## Description of the task
In the NCLEX account, after which question did the test shut off?

## Document section
============================================================

I lifted the leg of my pants to scratch the hell out of my calf. I had gone for a walk outside the night before to try and preserve the zen I had been attempting to harness all day. It was mid-July and I must have forgotten to put on bug spray.

I had entered the testing room determined to slay this thing in 75 questions. Everyone I knew who had taken the test passed in 75 questions and said that, no matter what, you will walk out feeling like you failed. But no, not me. I was going to be different from everyone else. I was going to feel great. I mean, I was even wearing a shirt that said “knowledge is power.” I had this thing in the bag.

But the questions? They were HARD. Like, harder than trying to explain to my parents what a meme is.

I took my frustration out on my legs as I dug what was left of my nails into my skin. 75 questions came and went. When I got to 76 I thought, this HAS to be it. And then the same thing for 77. And 78. And 79. And then 100. Any question now it will shut off, I kept thinking. I just kept going, going, going. 150, 151, 152, 153. By the time I got to question 200, I knew I was in it for the long haul. I was going to answer every single question this beast had to offer.

Over four hours after I sat down to begin, my test shut off after question 265. Once my screen was blank I sat there for five minutes to let what I wouldn’t dare let myself think during the test sink in. I had failed. And if I didn’t fail, I obviously wasn’t as smart as I thought I was, being that it took me 265 questions to convince the NCLEX I was smart enough to be a nurse.

============================================================

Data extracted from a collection

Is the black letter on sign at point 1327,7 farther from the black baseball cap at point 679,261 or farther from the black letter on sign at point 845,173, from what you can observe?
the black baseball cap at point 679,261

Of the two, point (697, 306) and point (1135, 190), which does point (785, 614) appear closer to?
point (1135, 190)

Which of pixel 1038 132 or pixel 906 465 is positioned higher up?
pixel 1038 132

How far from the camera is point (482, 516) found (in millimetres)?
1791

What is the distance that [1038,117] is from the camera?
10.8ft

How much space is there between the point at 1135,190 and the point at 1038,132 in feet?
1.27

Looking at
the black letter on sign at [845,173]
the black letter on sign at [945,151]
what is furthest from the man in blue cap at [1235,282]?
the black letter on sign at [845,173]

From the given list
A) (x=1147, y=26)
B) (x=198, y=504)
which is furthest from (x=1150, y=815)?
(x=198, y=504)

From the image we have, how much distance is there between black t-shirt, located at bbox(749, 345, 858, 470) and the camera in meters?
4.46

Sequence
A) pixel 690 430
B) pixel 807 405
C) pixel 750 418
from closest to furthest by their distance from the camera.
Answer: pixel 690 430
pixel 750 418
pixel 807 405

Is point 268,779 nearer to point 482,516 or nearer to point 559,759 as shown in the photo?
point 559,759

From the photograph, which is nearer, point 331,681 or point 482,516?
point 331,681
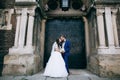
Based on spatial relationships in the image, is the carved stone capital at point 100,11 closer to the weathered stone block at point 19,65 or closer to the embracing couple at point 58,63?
the embracing couple at point 58,63

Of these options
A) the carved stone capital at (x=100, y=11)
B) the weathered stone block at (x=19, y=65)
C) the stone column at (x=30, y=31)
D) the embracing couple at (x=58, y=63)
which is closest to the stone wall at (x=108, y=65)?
the embracing couple at (x=58, y=63)

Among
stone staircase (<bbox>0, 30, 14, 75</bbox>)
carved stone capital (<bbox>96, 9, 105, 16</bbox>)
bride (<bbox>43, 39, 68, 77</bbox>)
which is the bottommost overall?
bride (<bbox>43, 39, 68, 77</bbox>)

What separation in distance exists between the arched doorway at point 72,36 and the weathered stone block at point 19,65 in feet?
5.87

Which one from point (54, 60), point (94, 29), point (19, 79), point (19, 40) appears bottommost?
point (19, 79)

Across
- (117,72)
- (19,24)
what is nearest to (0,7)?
(19,24)

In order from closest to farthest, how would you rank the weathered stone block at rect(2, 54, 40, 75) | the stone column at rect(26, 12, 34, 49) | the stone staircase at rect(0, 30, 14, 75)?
the weathered stone block at rect(2, 54, 40, 75) < the stone column at rect(26, 12, 34, 49) < the stone staircase at rect(0, 30, 14, 75)

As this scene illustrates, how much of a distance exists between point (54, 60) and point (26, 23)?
1.90 meters

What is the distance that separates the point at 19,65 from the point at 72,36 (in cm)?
308

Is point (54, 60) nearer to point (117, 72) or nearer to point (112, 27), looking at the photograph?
point (117, 72)

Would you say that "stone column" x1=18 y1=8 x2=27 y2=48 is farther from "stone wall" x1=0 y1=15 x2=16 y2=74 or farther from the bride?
the bride

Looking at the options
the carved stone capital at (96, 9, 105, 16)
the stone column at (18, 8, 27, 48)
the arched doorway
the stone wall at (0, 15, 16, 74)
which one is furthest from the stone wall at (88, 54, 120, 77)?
the stone wall at (0, 15, 16, 74)

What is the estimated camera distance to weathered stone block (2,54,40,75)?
511 centimetres

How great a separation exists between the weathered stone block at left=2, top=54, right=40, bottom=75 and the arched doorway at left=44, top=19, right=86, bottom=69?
5.87ft

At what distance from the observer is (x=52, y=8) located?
23.7 ft
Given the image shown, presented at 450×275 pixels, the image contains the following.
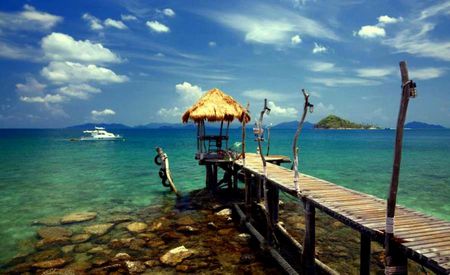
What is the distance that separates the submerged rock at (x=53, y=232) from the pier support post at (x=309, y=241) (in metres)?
9.76

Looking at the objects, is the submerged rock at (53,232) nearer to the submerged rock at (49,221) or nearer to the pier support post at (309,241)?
the submerged rock at (49,221)

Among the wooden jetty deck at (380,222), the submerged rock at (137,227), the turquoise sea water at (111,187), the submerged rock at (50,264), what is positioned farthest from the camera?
the turquoise sea water at (111,187)

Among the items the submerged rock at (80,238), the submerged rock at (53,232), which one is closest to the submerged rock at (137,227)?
the submerged rock at (80,238)

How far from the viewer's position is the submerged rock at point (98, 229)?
44.2ft

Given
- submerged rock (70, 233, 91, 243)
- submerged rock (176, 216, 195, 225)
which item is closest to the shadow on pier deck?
submerged rock (176, 216, 195, 225)

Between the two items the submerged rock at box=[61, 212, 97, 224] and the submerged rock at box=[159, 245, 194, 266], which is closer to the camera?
the submerged rock at box=[159, 245, 194, 266]

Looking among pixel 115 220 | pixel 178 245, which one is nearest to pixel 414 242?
pixel 178 245

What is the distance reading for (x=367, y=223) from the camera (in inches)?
257

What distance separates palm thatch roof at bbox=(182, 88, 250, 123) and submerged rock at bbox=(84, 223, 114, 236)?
7.35 meters

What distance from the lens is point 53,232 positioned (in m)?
13.5

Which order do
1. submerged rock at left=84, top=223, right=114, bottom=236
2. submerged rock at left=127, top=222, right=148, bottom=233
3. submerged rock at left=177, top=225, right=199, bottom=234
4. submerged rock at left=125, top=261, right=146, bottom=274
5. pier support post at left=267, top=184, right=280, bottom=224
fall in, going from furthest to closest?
1. submerged rock at left=127, top=222, right=148, bottom=233
2. submerged rock at left=84, top=223, right=114, bottom=236
3. submerged rock at left=177, top=225, right=199, bottom=234
4. pier support post at left=267, top=184, right=280, bottom=224
5. submerged rock at left=125, top=261, right=146, bottom=274

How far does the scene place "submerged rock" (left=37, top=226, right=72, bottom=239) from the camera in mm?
13156

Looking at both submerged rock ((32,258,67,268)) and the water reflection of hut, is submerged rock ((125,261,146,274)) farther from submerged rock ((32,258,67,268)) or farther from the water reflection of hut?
the water reflection of hut

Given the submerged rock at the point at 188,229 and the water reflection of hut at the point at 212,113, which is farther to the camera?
the water reflection of hut at the point at 212,113
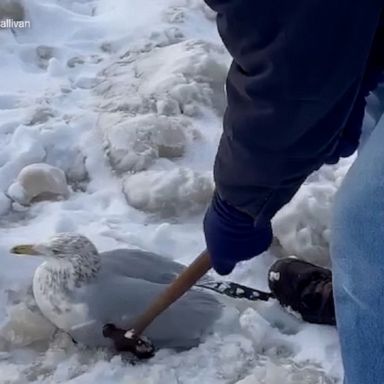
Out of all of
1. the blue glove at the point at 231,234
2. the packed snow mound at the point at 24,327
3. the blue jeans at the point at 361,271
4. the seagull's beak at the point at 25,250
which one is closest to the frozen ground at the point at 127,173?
the packed snow mound at the point at 24,327

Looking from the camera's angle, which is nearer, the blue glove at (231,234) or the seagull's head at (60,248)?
the blue glove at (231,234)

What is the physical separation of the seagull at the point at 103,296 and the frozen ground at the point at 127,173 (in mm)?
38

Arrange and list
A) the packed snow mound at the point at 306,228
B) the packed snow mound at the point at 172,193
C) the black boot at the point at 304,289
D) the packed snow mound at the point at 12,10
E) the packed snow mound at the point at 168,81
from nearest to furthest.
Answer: the black boot at the point at 304,289 → the packed snow mound at the point at 306,228 → the packed snow mound at the point at 172,193 → the packed snow mound at the point at 168,81 → the packed snow mound at the point at 12,10

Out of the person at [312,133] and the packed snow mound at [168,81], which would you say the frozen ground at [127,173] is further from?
the person at [312,133]

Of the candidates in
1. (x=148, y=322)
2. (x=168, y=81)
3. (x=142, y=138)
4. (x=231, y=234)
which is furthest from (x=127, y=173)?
(x=231, y=234)

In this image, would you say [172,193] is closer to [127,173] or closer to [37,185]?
[127,173]

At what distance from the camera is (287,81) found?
130cm

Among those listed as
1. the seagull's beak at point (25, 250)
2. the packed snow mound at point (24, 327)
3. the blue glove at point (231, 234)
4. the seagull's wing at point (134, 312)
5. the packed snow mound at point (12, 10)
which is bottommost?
the packed snow mound at point (12, 10)

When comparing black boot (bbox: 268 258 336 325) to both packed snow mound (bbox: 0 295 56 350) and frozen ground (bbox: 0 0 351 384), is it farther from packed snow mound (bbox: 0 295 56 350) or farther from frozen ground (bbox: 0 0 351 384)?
packed snow mound (bbox: 0 295 56 350)

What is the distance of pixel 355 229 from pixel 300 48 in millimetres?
306

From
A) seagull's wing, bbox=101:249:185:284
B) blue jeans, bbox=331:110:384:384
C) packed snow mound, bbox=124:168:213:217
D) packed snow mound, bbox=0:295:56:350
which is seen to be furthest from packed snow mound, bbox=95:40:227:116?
blue jeans, bbox=331:110:384:384

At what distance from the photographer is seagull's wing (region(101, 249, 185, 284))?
6.34 ft

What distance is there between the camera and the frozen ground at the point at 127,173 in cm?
188

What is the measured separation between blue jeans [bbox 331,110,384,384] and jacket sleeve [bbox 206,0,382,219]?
0.22 metres
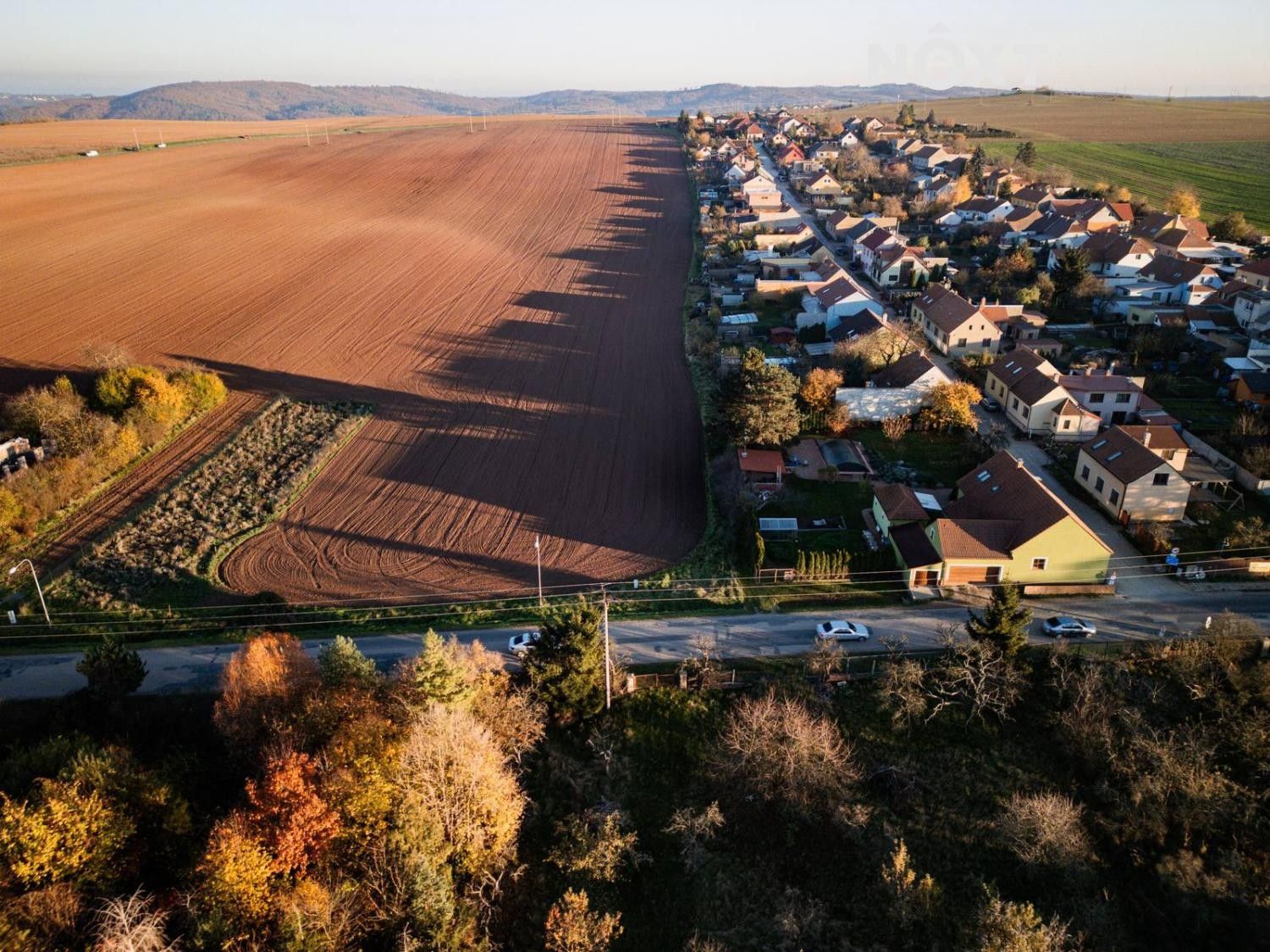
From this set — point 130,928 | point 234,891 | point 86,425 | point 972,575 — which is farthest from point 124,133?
point 972,575

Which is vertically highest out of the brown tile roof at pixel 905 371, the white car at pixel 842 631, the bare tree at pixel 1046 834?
the brown tile roof at pixel 905 371

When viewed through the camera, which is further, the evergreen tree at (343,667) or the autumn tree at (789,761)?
the evergreen tree at (343,667)

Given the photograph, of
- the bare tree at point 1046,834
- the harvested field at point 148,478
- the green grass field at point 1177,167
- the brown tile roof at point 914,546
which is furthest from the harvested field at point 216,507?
the green grass field at point 1177,167

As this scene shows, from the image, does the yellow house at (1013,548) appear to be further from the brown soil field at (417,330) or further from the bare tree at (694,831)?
the bare tree at (694,831)

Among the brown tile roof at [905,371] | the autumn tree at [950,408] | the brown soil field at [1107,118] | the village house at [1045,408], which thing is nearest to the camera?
the autumn tree at [950,408]

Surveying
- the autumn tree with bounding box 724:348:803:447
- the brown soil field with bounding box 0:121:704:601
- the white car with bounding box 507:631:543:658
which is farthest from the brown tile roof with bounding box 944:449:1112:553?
the white car with bounding box 507:631:543:658

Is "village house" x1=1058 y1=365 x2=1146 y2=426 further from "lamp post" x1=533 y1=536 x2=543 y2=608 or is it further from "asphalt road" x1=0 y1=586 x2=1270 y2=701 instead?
"lamp post" x1=533 y1=536 x2=543 y2=608

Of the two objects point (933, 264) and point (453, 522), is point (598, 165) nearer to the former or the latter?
point (933, 264)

============================================================

## Answer space
Question 265.